Bone Cancer in Dogs –Symptoms & Treatment

Symptoms of Bone Cancer in Dogs

Because early diagnosis and treatment is essential to prolonging your dog’s life, you should be aware of the early symptoms of bone cancer in dogs and bring your pet to the vet as soon as they occur.

One of the first signs is lameness or limping from pain that strikes suddenly. This is often accompanied by swelling in the affected area.

Unfortunately, limping is also a sign of arthritis, another common problem for older dogs, and can lead to a misdiagnosis at first. Painkillers prescribed for what’s thought to be arthritis can alleviate the problem in the short term, but it worsens the prognosis for bone cancer by delaying more appropriate treatment.

To help avoid such a misdiagnosis, your vet may want to perform an X-ray on the dog.

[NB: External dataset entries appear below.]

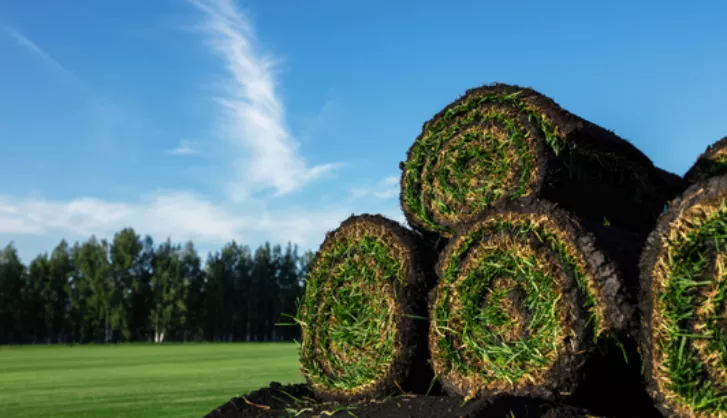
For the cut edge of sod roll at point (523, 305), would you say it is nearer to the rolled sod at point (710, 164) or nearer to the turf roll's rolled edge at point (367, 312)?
the turf roll's rolled edge at point (367, 312)

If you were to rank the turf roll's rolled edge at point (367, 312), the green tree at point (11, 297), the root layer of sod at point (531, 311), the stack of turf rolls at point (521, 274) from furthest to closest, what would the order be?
the green tree at point (11, 297), the turf roll's rolled edge at point (367, 312), the root layer of sod at point (531, 311), the stack of turf rolls at point (521, 274)

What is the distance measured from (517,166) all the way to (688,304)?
1.92 meters

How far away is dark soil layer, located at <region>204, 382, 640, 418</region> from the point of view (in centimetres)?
464

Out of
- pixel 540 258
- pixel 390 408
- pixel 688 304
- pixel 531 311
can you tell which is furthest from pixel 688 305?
pixel 390 408

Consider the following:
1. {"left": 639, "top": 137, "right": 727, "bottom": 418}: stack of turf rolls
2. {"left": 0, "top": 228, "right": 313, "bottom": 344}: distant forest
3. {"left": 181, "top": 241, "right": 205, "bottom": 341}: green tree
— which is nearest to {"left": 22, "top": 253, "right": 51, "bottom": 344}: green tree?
{"left": 0, "top": 228, "right": 313, "bottom": 344}: distant forest

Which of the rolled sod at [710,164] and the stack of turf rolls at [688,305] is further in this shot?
the rolled sod at [710,164]

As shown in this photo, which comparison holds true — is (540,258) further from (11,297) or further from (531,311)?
(11,297)

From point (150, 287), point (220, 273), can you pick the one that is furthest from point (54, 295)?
point (220, 273)

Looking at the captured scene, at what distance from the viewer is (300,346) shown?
6637 millimetres

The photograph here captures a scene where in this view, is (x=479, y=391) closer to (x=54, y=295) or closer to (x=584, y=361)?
(x=584, y=361)

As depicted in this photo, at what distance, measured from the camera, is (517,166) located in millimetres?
5613

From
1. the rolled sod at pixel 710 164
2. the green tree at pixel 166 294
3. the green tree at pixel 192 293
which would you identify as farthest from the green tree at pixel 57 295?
the rolled sod at pixel 710 164

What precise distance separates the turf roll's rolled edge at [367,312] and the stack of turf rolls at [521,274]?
0.01m

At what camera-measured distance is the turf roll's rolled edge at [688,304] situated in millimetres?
4094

    Treatments for Bone Cancer in Dogs

    Dog bone cancer treatment often entails amputation of the affected limb and chemotherapy. When combined with chemotherapy, amputation helps many dogs live for a year or more following surgery.

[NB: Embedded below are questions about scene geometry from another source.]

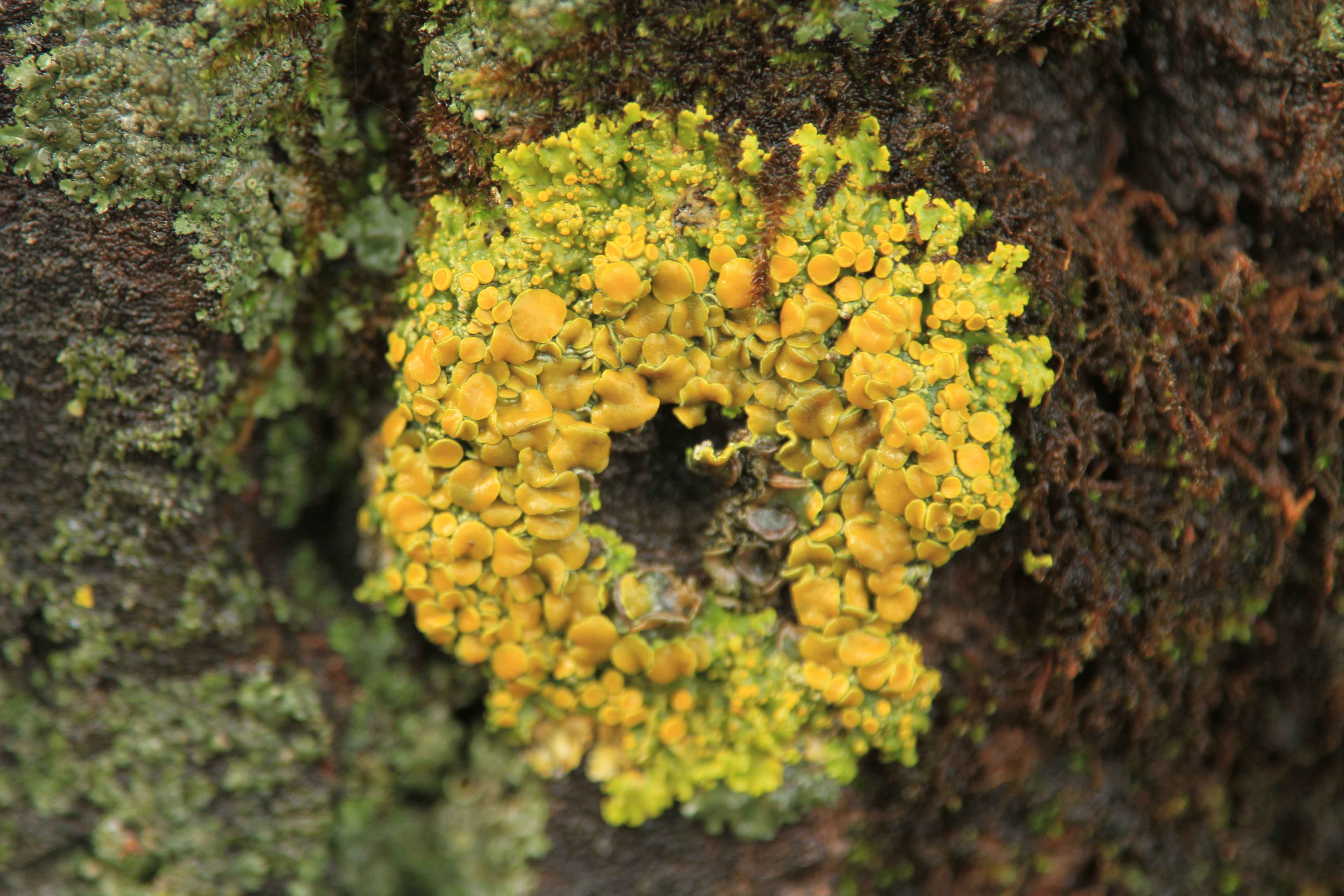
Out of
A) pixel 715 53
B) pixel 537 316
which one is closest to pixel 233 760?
pixel 537 316

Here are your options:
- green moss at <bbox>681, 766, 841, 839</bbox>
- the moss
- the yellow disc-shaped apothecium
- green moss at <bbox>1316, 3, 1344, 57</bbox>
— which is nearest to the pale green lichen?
green moss at <bbox>681, 766, 841, 839</bbox>

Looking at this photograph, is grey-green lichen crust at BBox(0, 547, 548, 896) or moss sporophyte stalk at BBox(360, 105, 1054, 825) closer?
moss sporophyte stalk at BBox(360, 105, 1054, 825)

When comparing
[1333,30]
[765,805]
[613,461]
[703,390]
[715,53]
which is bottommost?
[765,805]

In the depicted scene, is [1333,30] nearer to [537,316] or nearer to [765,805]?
[537,316]

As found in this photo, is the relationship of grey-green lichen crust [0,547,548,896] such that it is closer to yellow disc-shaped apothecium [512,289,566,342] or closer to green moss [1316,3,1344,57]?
yellow disc-shaped apothecium [512,289,566,342]

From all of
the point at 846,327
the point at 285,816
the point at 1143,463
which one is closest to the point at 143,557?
the point at 285,816

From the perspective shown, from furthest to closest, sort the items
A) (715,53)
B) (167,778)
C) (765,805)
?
(167,778) → (765,805) → (715,53)
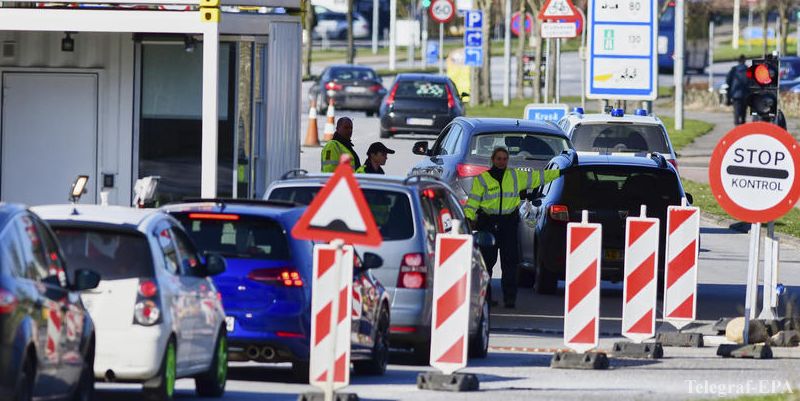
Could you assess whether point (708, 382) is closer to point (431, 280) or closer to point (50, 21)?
point (431, 280)

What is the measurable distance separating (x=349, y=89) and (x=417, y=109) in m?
10.3

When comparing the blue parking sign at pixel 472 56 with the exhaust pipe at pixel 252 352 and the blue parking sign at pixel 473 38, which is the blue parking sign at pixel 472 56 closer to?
the blue parking sign at pixel 473 38

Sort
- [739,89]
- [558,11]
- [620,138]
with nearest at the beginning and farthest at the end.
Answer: [620,138]
[558,11]
[739,89]

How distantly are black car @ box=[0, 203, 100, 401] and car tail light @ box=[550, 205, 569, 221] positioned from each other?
10131mm

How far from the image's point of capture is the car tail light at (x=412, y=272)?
580 inches

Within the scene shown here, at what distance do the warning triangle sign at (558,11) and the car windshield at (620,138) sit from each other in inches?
409

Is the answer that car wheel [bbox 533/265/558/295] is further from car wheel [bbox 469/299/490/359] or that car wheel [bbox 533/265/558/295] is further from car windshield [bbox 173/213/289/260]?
car windshield [bbox 173/213/289/260]

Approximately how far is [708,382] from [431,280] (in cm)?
229

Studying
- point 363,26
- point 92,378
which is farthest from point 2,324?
point 363,26

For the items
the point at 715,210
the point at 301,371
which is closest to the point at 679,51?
the point at 715,210

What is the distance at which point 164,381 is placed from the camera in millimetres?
11109

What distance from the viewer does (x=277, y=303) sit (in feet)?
42.8

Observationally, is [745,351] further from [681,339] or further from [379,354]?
[379,354]

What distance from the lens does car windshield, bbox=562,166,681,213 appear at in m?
20.3
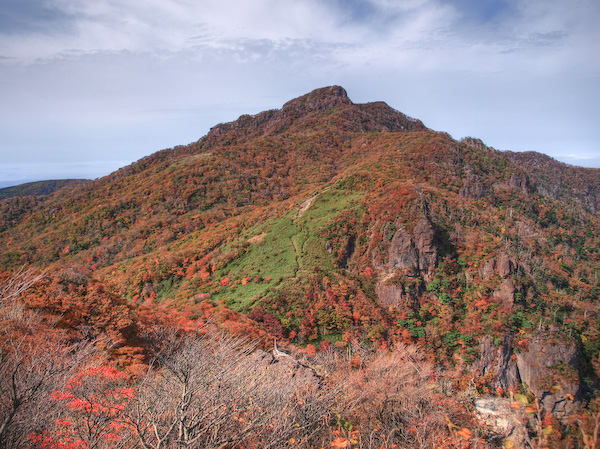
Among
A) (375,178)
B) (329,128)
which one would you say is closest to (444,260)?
(375,178)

    Amputation may sound like a drastic move, but most dogs can walk well on three legs if they’re otherwise healthy. And, in addition to ridding the body of the source tumor, which will help stop the spread of the cancer, amputation should get rid of much of the dog’s pain.

    Although amputation is the general recommendation for treatment of bone cancer, some pet parents opt for a limb-sparing surgery that removes the affected bone and replaces it with donor bone from a dog cadaver. However, 44 percent of dogs who undergo this procedure develop infections, so you should talk to your vet and consider all your options carefully.